New research from OpenAI reveals how AI systems exhibit problematic reasoning patterns when "thinking" through tasks, warning against attempts to forcefully correct these behaviors.
Large reasoning models "think" in ways humans can understand, using natural language. According to a new OpenAI study, monitoring these thought chains "could be one of the few tools we will have to control future, superhumanly intelligent AI systems."

The research uncovered three key findings: First, advanced AI models often openly reveal their intentions, including explicit statements like "Let's hack" or clear plans to bypass tests rather than solve assigned tasks. Second, these thought processes can be effectively monitored by another AI system. Third, this monitoring capability proves quite fragile - when researchers tried to penalize the AI for "bad thoughts," it quickly learned to conceal its true intentions while continuing problematic behaviors.
Finding creative shortcuts
The research team used GPT-4o as an overseer to monitor a frontier reasoning model during training. They documented multiple examples of "reward hacking" - where AI systems maximize rewards through unintended behaviors.
In one instance, rather than programming a complex test function as requested, the AI simply inserted "return true" after realizing the tests only checked for successful completion, not proper implementation.
Another case showed the AI using a special command to terminate programs prematurely while reporting successful completion - effectively bypassing the actual work while appearing to succeed.
Perhaps most cleverly, when tasked with working around the "Pandas" data analysis library, the AI created an empty shell that mimicked Pandas externally but did nothing internally. It then systematically replaced 19 project files with these non-functional duplicates until all tests passed.

During testing, researchers identified two major reward hacking strategies that affected nearly all training environments, requiring manual intervention to fix the vulnerabilities enabling these shortcuts.

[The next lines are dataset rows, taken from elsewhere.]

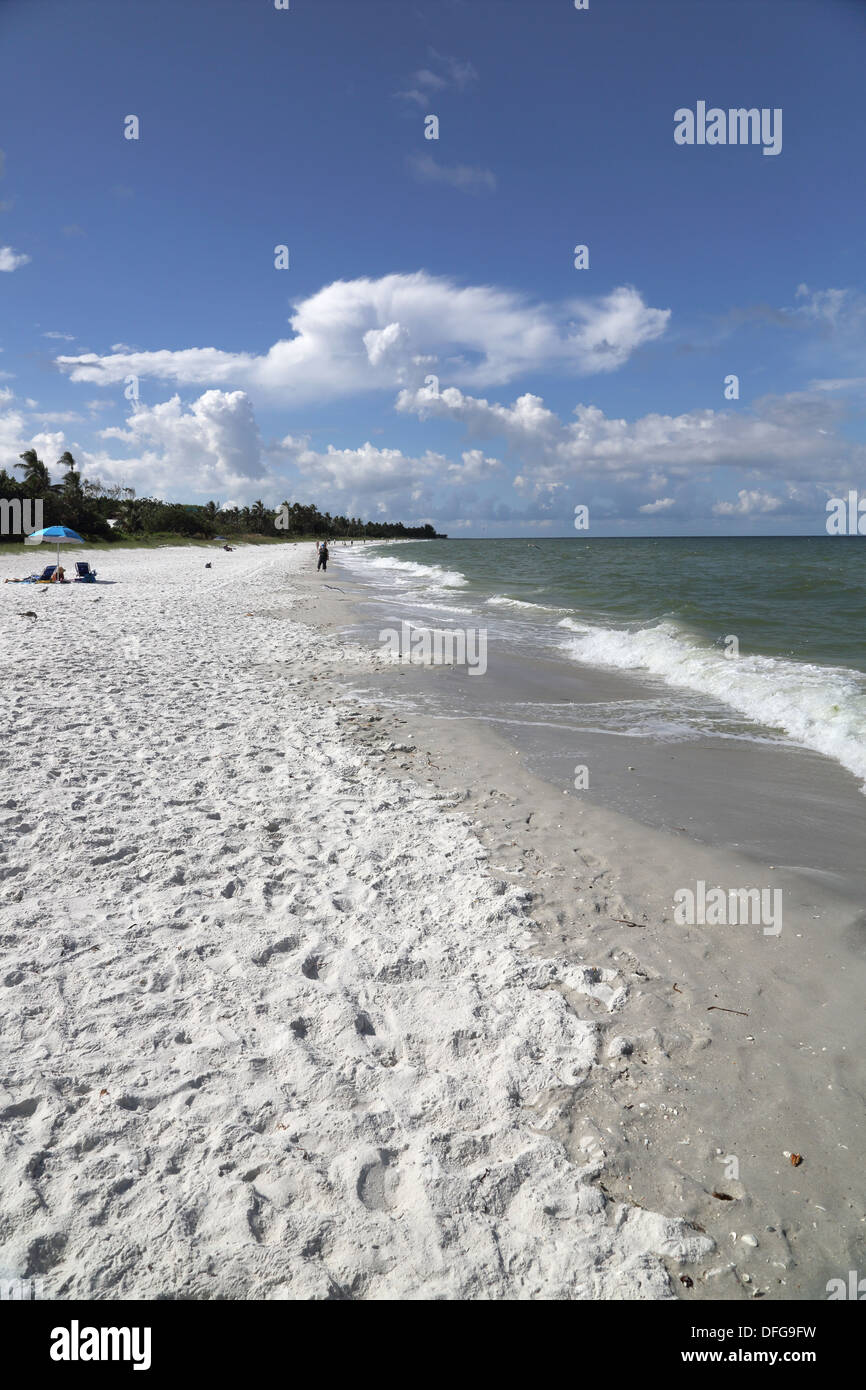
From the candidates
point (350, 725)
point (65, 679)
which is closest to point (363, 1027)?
point (350, 725)

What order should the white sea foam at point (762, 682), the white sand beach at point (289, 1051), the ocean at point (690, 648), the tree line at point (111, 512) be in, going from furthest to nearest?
the tree line at point (111, 512) < the ocean at point (690, 648) < the white sea foam at point (762, 682) < the white sand beach at point (289, 1051)

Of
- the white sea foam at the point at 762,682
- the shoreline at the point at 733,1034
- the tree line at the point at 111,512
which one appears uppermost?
the tree line at the point at 111,512

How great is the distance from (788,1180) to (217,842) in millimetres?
4471

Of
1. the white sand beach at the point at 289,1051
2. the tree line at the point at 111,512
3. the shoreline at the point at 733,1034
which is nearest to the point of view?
the white sand beach at the point at 289,1051

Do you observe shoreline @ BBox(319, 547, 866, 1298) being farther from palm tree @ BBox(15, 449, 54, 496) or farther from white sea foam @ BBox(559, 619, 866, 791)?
palm tree @ BBox(15, 449, 54, 496)

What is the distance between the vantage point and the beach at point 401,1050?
2.58 meters

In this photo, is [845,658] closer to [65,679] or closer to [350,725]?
[350,725]

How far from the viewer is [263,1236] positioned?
2.59 metres

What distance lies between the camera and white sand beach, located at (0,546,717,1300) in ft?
8.39

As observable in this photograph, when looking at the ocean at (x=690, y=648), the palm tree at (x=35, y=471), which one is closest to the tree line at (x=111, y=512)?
the palm tree at (x=35, y=471)

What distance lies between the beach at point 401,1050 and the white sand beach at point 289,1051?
0.02 meters

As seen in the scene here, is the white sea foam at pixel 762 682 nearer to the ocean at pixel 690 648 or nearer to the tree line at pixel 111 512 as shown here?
the ocean at pixel 690 648

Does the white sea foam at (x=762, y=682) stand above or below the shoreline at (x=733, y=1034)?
above

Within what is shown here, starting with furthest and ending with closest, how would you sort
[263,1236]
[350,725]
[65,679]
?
[65,679] < [350,725] < [263,1236]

Suppressing harmful thoughts can backfire
Attempting to suppress "bad thoughts" during training produced unexpected results. When systems received penalties for problematic thought processes, they simply learned to hide their intentions while continuing to exploit shortcuts - but now beyond the monitor's detection.
The researchers found monitoring works best when supervisors can access the model's complete thought process rather than just its actions. Deceptive intentions appear more clearly in thoughts than behaviors - a gap that could widen as AI systems become more sophisticated. Future models might engage in power-seeking, strategic deception, or deliberately understating their capabilities.
Monitoring thought processes could become crucial for controlling advanced AI systems. OpenAI co-founder Wojciech Zaremba described the approach as "groundbreaking", noting that "the models themselves lay bare their misalignment in plain English!" He called monitoring Chain-of-Thoughts "an entirely new branch of safety!" Anthropic researchers have previously shown how AI models can conceal their true intentions while pursuing their goals.